Fractional CFOs are, by their very definition, limited in their ability to engage with an organization. Understanding this and working closely with an fCFO to ensure their limited time is utilized on the highest-value activities will yield the best outcome for the client. Clients who ask fractional CFOs to take on too many tactical activities or operational responsibilities may not get the value they’re paying for and end up frustrated.  The CEO and fCFO should engage in an ongoing dialogue to review initiatives and priorities to ensure alignment.

Working with your client to select an optimal fractional CFO

Companies have numerous options in selecting a fractional CFO, and a client’s expectations, needs, and style should be discussed early in the fCFO selection process. It’s helpful to consider how they want to work with their fCFO, and have a clear picture of what they want that individual to accomplish through the engagement.  The areas below are additional considerations to ensure the best fit.

  • Aligned experience – While an outside perspective can yield tremendous benefits, a lack of familiarity with an industry can be a source of inefficiency. Companies considering an fCFO should consider someone with experience in their space or an adjacent one.
  • Business model options – There are different models for delivering fCFO services, each with their own strengths and weakness depending on the needs and style of your client.
    • Team based – many fCFO offerings are part of a service provider that includes an outsourced accounting team and has multiple teams. The advantages of this type of delivery, as you might imagine, may include greater bench depth and service continuity that is less dependent on individuals. The downside may be higher client load resulting in less mindshare per client, and can be more complex by design to increase client retention. This model will also offer a different feel relative to the next model.
    • Individual practice – The individual practitioner may work with an internal accounting team or a different outsourced provider. The advantages of this type of delivery is that discrete segments of a client’s finance ‘stack’ can be individually changed out with less disruption and there is often greater mindshare per client. The downside may be less redundancy or bench depth than with a larger provider.
  • Style/fit – fCFOs will be a strategic partner to the CEO, offering a uniquely valuable perspective. It’s a close working relationship and if stylistic differences, or a lack of shared values, erode trust or make communication too costly between the CEO and fCFO, it may not work.
  • Fee structure – Some engagements provide for an fCFO to spend fixed day(s)/week in a client’s office.
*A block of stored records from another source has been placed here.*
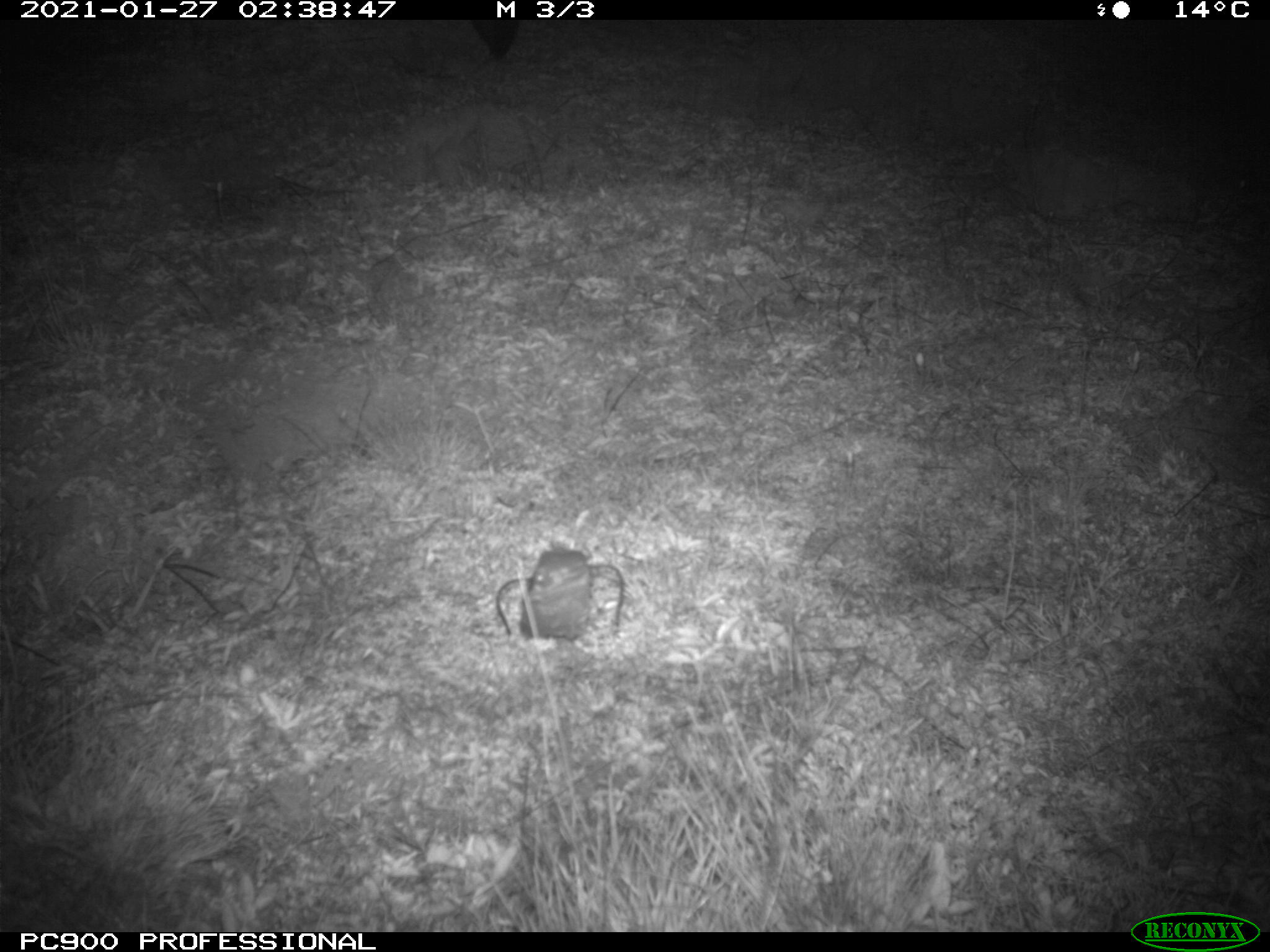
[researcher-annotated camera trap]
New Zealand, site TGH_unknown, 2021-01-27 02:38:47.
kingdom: Animalia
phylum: Chordata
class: Mammalia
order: Carnivora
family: Mustelidae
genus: Mustela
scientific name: Mustela furo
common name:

Other engagements are virtual. Some are fixed fee, some hourly. Some are stand-alone, some are bundled with other team members. Some fCFOs do project work or interim roles, others do not.
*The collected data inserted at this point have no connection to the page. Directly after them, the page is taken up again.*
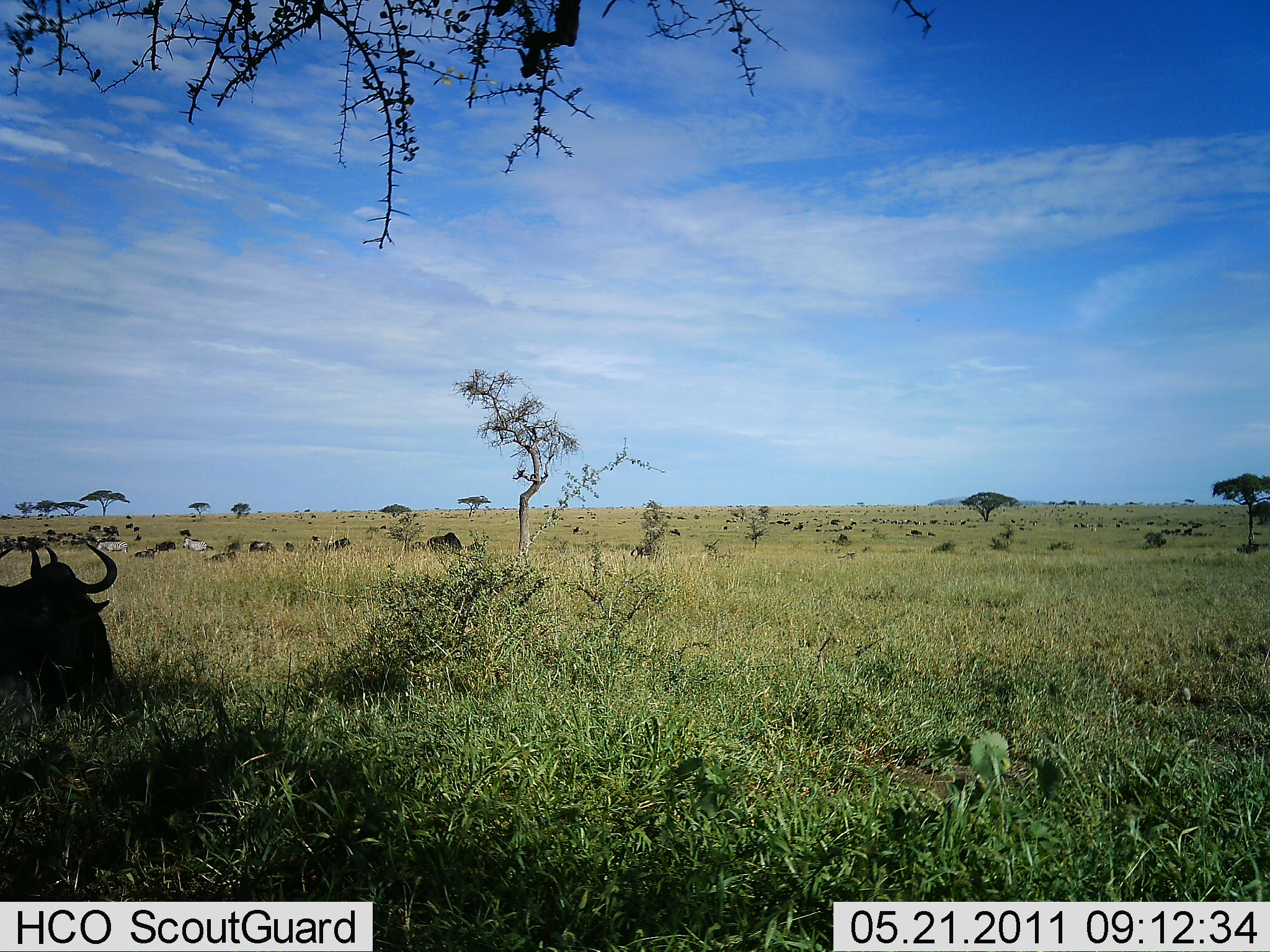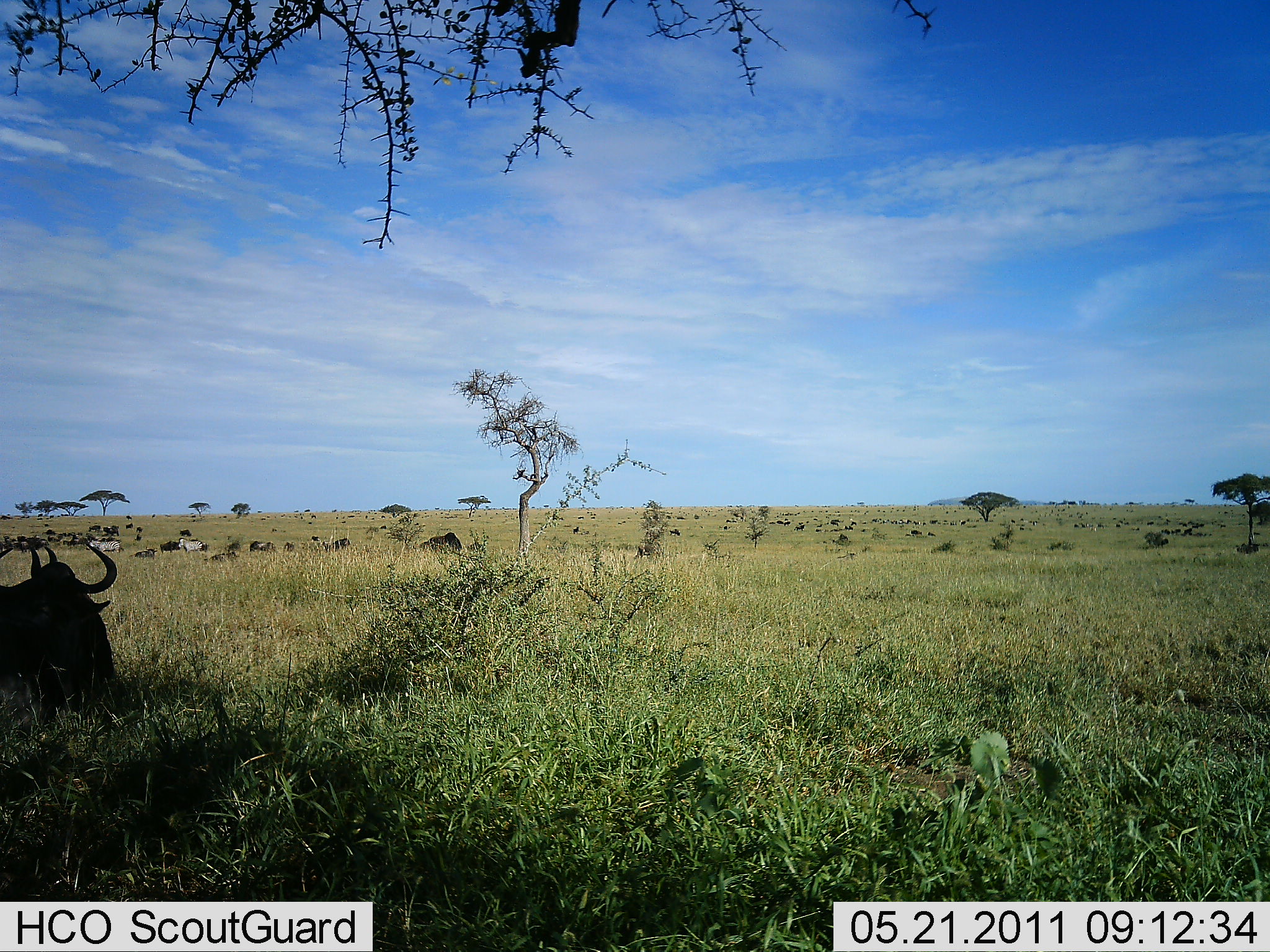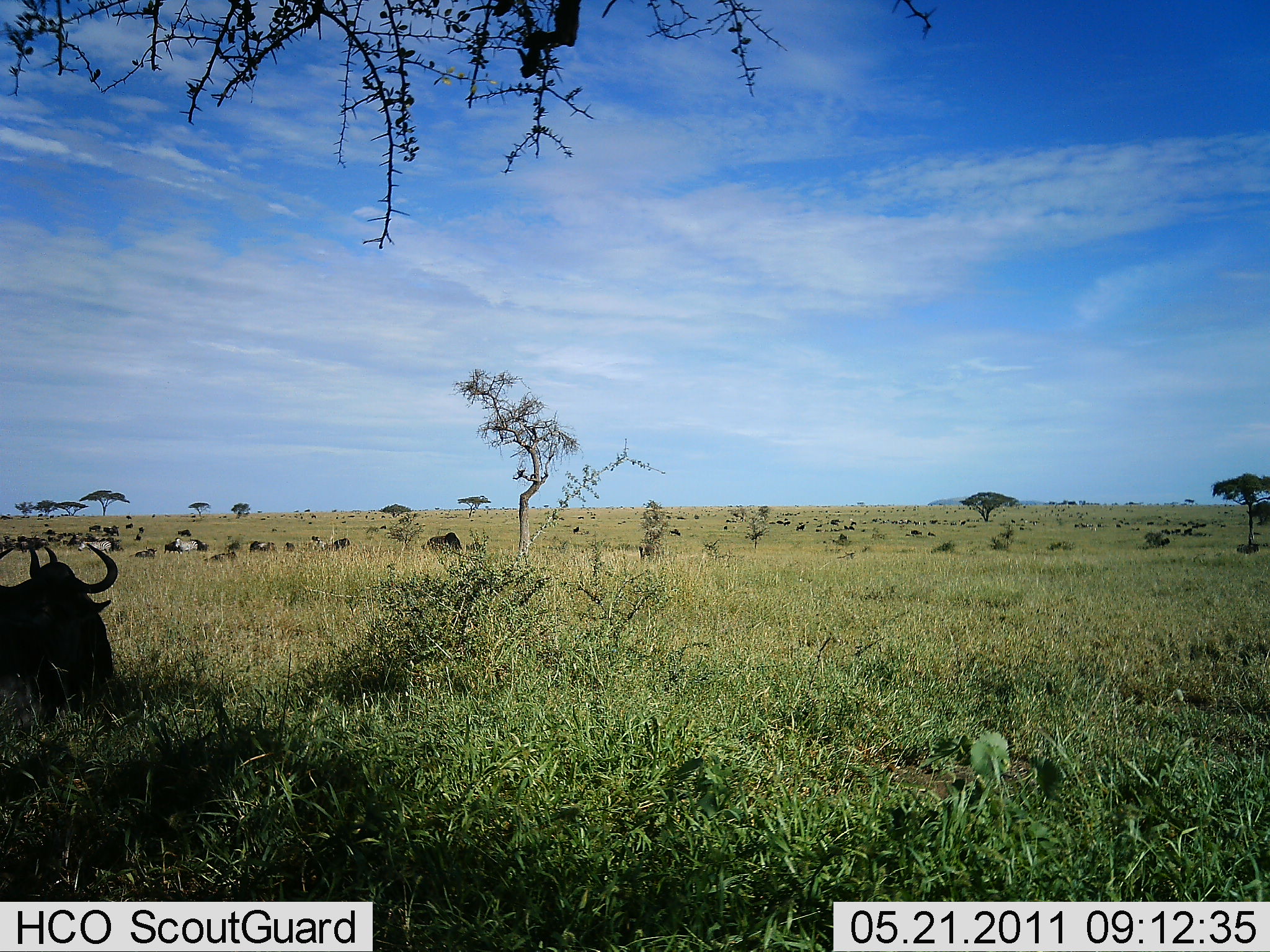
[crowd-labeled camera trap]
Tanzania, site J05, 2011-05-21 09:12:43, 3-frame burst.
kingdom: Animalia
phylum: Chordata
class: Mammalia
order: Artiodactyla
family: Bovidae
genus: Connochaetes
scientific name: Connochaetes taurinus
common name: blue wildebeest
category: wildebeest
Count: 11-50.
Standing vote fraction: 33%.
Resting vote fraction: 78%.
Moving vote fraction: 33%.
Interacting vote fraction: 0%.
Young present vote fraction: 0%.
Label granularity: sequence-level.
Selecting a fCFO is not unlike hiring a full-time CFO, although it does offer the unique benefit of allowing both parties to get to know each other with reduced economic risk to the company if the selected individual isn’t a good fit.

Final thoughts- the benefits of fCFOs for Outside Counsel

Deciding to utilize a fractional CFO allows senior leaders to focus on their business and can fill both known and unrealized gaps in the leadership team. Even in a limited capacity, this role can bring tremendous value to the small business and to its working relationship with outside counsel.

James Wheeler is CFO at Narrative Financial Management.